Das Verhalten des landwirtschaftlichen Unternehmens und der Zertifizierungsunternehmen sind also die Schlüssel für das Vertrauen in das Produkt. Beide müssen glaubwürdig handeln, um sowohl einen höheren Preis zu rechtfertigen als auch gesellschaftliche Veränderungen zu bewirken. Und was ist, wenn die Produktionsunternehmen nicht glaubwürdig handeln? Dann werden sie ermahnt und können nach Gremienbeschluss aus dem System ausgeschlossen werden.

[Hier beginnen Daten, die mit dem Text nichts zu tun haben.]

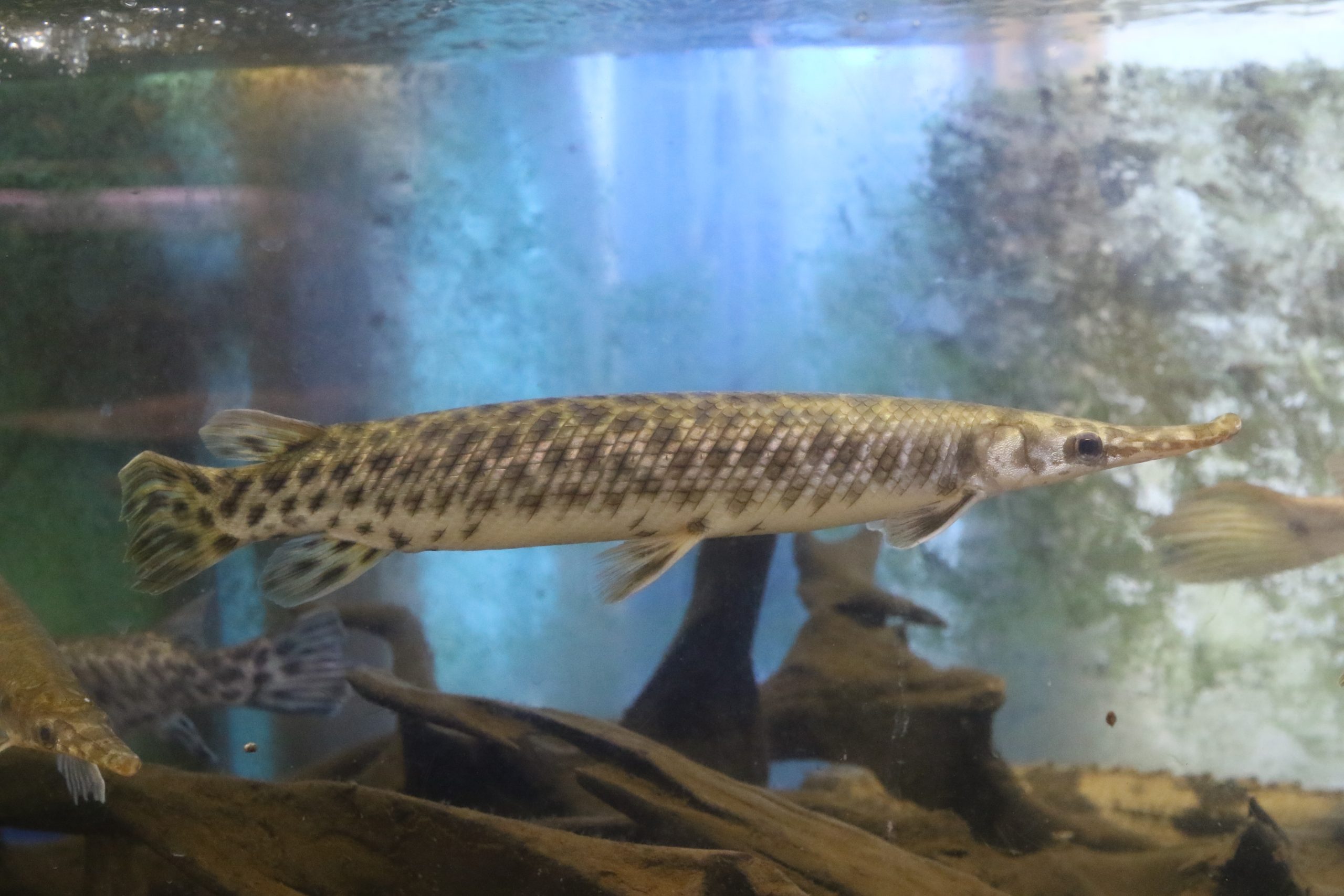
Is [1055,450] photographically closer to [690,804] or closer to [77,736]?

Das Problem: Je mehr landwirtschaftliche Flächen weltweit umwelt- und sozialzertifiziert werden und je unterschiedlicher der Produktpreis zwischen zertifizierten Produkten und nicht zertifizierten ist, umso größer wird die Gefahr des Betrugs. Die Kontrolle ist zum einen schwierig und bedarf hoher Fachkenntnisse, und zum anderen gibt es zwischen Zertifizierungsunternehmen und dem zu untersuchenden landwirtschaftlichen Betrieb oder der Kooperative wichtige Gemeinsamkeiten: Nämlich die, dass das Audit (Betriebsuntersuchung) möglichst preiswert sein soll, nicht viel Zeit benötigt und dass es erfolgreich sein soll, also ein Siegel erteilt wird. Diese gemeinsamen Interessen machen eine Zertifizierung hoch betrugsanfällig.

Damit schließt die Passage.